I believe in this and abide by it too as far as possible.
Having said that, let me hasten to add, I am no saint. I have my faults and weaknesses galore! I am a perfectionist, I am critical, I demand a lot from my loved ones from loyalty to appreciation. I make no bones about stuff I do not like. I am outspoken and honest as far as opinion and views go and more often than not, am brutally so! I have a fairly short fuse and that is evident too.
But despite sounding like as bad as Attila The Hun, the one thing I know I am not is one who bears a grudge. I can rarely do that . However much we may hurt each other or someone hurts me, I can get over that and be cordial friendly or even loving with a clean heart. If it is someone I love, I can do it with as much ease as breathing. I find a reason for whatever they have said and done . Often I can see where I could have behaved differently. And even if I was not to blame even by any stretch of imagination, I can find it in me not bear grudges. Mind you, I never forget…. I have an elephantine memory for words, time and places, but can accept a person with faults. Faults are very evident to me and I see them clearly and from afar but I can still like and love people despite that.
As the prompt says life is just too short for bearing grudges.
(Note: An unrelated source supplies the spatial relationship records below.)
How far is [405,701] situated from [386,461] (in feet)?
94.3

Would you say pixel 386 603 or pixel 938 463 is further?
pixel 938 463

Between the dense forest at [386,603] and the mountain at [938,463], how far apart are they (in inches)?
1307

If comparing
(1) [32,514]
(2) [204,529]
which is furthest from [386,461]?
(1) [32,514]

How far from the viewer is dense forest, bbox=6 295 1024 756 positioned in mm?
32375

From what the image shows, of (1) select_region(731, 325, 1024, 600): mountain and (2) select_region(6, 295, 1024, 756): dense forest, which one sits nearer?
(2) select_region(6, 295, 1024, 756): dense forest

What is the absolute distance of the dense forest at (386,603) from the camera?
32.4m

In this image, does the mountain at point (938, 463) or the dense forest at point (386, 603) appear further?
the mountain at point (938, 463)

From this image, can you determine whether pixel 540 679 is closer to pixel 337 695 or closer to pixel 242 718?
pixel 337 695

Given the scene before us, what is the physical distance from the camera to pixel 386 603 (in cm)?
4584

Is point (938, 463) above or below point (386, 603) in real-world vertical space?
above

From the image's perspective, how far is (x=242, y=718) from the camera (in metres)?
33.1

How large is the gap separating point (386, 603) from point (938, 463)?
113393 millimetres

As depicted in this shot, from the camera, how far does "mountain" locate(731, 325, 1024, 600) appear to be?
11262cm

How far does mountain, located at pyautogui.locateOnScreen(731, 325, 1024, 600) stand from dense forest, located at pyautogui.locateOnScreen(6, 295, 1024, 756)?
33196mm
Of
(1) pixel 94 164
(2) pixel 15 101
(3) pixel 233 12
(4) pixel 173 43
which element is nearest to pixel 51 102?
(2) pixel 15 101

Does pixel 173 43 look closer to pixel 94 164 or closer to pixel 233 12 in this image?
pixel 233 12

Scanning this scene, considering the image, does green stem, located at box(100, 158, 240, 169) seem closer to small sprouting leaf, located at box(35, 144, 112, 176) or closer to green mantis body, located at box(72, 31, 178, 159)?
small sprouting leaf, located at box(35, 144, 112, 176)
I am often the first one to make up even if I have initiated the tiff / fracas myself. I hate not talking or losing communication with my family friends and even colleagues. I like to keep the channel of communication open through whatever means are available. Be it talking in person, mailing, chatting or calling.
Life is “too short” for a myriad of things and sometimes too long for a few, but I feel I have no time or the heart to bear grudges. I feel uncomfortable till a misunderstanding is settled and the air cleared. I generally do not like the sun to set on such a problem with anyone I love. I may rave and rant and let all that I feel be there in the space between us, but once that is done, whatever the outcome I do not like it coloring the rest of the day, relationship or life. I usually go all out to do this.
With whatever it takes! Life is beautiful – grudges are ugly!